Sitting there, in the dining room, as my mother rocked me, I could only sob one thing in answer to my father’s distressed query as to why I’d do such a thing… “Pills aren’t _food_, pills aren’t food…”

I enjoyed reading this

I enjoyed reading this story. Perhaps playing around with some guilt over the protaganist's eating of his pets would add some foreshadowing. Found the naming distracting. Are they robots? And what does making them robots (or robot-like) add to the story. I don't see why a story like this has to involve such a drastic displacement from modern timespace. Why set it in a world where naming conventions are bizzare and unusual when the lonly leap you really need to make is some kind of pharmological one? I suggest that the author's attempts to "sci-fi" this up actually make it a weaker story than what it could have been had it not been so artificially speculative.

--Gabe
---Writelarge.com

What's wrong with pills? ;)

Liked the story--this is the first story here that I actually finished reading and enjoyed!

Not that I've ever watched the Twilight Zones, but the story reminded me of that. It's got that "classic" feel of the future followed by a twist accompanied by the breakdown of a human (child/teen?) at the end, ominously celebrating the triumph of "science" and efficiency over humanity.

My critiques:

1. Why is the mother a "momunit" but father is merely "dad"? (Also, I think a little exposition on their naming convention would've helped.)

2. As much as the cold concept of "parental units" bothers me, THAT is a cliched sf theme and you I thought you worked it in quite well.

Not much of a science guy so I'll let others (like the first commenter) critique that! :)

Mmm pills :)

Just a small note, but it bothered me a little.

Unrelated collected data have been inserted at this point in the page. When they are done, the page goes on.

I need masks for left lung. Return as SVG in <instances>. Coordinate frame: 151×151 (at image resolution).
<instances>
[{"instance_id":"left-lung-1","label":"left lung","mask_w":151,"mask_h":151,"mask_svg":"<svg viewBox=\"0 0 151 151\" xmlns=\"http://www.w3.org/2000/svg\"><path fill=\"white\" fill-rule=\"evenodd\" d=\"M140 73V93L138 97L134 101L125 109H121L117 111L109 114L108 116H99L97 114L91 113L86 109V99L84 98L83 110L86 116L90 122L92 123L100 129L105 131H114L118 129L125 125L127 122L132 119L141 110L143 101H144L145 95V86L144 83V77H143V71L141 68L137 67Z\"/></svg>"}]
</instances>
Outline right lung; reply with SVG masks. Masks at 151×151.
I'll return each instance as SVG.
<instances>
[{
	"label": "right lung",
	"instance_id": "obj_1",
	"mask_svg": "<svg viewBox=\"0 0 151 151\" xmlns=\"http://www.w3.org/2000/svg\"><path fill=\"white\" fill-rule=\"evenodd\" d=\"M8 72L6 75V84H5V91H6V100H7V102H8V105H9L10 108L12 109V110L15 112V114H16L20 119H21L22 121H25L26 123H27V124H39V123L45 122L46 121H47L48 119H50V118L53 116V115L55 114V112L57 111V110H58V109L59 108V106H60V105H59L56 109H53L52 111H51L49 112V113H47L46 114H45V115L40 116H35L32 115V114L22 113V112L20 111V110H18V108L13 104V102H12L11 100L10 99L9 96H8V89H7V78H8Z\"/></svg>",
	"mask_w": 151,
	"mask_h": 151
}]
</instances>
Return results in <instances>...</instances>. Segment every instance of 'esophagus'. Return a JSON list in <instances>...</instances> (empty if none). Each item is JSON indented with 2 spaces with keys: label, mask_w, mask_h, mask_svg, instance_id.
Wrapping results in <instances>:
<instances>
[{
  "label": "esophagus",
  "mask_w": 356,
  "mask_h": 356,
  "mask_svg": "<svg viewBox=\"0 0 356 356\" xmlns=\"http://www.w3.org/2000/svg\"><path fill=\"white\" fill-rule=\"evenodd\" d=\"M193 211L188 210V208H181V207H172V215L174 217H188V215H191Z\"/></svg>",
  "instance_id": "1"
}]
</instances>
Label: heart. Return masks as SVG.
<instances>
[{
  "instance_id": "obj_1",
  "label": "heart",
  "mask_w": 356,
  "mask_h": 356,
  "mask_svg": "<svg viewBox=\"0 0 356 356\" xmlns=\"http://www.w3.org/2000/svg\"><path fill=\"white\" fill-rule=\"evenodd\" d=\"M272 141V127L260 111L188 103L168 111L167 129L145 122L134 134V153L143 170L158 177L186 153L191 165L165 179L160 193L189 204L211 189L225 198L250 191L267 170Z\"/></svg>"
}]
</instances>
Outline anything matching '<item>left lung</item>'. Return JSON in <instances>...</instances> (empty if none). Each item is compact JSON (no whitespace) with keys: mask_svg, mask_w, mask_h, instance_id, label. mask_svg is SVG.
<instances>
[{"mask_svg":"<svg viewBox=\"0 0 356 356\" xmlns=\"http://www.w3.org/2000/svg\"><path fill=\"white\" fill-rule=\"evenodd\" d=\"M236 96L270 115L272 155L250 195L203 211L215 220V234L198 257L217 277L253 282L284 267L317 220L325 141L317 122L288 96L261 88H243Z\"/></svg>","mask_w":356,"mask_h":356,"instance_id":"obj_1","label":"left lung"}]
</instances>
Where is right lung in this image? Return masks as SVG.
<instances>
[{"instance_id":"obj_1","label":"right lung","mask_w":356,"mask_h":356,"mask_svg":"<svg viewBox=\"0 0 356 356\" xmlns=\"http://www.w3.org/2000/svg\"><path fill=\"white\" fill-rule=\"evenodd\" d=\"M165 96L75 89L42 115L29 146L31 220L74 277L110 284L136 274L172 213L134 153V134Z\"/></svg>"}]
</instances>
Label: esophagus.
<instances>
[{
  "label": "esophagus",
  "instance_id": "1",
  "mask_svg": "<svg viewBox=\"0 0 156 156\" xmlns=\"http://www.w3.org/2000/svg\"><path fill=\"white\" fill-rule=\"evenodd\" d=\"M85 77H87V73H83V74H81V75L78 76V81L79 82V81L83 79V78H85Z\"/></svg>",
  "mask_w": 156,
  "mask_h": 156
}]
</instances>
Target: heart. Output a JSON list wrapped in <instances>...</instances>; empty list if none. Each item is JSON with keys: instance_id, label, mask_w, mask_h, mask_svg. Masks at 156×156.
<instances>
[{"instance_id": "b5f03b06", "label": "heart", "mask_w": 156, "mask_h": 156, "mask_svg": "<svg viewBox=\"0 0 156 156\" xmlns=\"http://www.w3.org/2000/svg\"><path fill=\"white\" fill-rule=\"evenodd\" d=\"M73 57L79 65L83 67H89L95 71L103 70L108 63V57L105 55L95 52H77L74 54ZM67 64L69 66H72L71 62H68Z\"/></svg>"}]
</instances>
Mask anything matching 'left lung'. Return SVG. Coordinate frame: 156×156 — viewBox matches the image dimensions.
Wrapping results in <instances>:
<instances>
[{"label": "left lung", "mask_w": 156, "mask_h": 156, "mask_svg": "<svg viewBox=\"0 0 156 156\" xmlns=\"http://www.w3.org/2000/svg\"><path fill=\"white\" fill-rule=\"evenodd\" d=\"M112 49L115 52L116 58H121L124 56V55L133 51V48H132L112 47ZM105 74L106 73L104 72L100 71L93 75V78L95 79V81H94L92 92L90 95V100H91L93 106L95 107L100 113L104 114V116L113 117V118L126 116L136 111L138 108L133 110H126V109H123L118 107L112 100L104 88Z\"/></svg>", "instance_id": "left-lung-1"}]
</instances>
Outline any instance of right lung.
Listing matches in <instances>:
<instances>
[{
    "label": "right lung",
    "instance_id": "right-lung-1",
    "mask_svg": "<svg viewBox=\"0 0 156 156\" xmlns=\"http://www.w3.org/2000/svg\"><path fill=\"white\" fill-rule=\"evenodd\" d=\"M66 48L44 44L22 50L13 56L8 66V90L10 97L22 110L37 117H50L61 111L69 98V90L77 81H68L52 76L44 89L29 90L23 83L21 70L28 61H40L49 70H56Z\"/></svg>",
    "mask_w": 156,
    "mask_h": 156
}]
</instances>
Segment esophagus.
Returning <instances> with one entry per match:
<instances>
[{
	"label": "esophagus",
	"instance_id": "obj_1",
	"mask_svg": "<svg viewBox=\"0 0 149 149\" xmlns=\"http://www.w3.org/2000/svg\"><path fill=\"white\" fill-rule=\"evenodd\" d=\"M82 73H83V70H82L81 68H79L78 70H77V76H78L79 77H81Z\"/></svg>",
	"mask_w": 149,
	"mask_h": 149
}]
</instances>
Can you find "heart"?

He would probably need a higher level of math than Algebra II to be taking Astrogation as well, I think.
But otherwise, I really liked the concepts you have in this story. If you wanted to, you could definitely build this up into something bigger, explore a little of the society a bit more. I also like how herbs and spices are contraband. I wonder why they became quasi-legal if not illegal?
The only other note I have is I feel it would help the story a lot if his mom didn't bake a cake. It would tighten the sense of just how strange all this is. Also, I like the 4-H idea, but I'm not really sold on the concept of having chickens on Mars if there is not purpose for them there (i.e. they're not being eaten). Depending on your society, it might not be cost-effective to ship livestock all the way from Earth to Mars. Or if they're cloned from cells on Mars, it might not be cost-effective to raise them. Your characters would have to devote resources to them that might not be practical (e.g. water, air, food...).
I think you can really do something neat with this story. Keep up the good work :)

First, thanks for the

First, thanks for the encouragement!

Also, Glen's mom _didn't_ bake a cake -- everything mentioned as having been served for dinner was in pill-form. I didn't realize that that's how that read, oops. I'll have to fix that.

As for the math... Eh. It's a good point. I shooooould probably have looked up astrogation to figure out what it actually _requires_ in terms of math and science and stuff. (I should also know better than to use a word because it sounds cool/is related to what I'm writing instead of because I know what it means.)

I'd say that the animals are on Mars because all animals are part of the food-chain/ecosystem/life-web/whatever the heck you wanna call it -- they'd help with the terraforming and atmosphere development, yes? Plus you could ship frozen embryos/eggs and sperm to Mars at a much lower cost (in terms of both space and maintenence) than shipping the actual animal itself. Then of course you need someplace for the embryo to finish gestating so's you end up with a live animal...

I guess my aim of making things as plausible as possible and letting the reader fill in the blanks didn't quite work out this time. Ah well, I don't mind -- again, thanks for the feedback.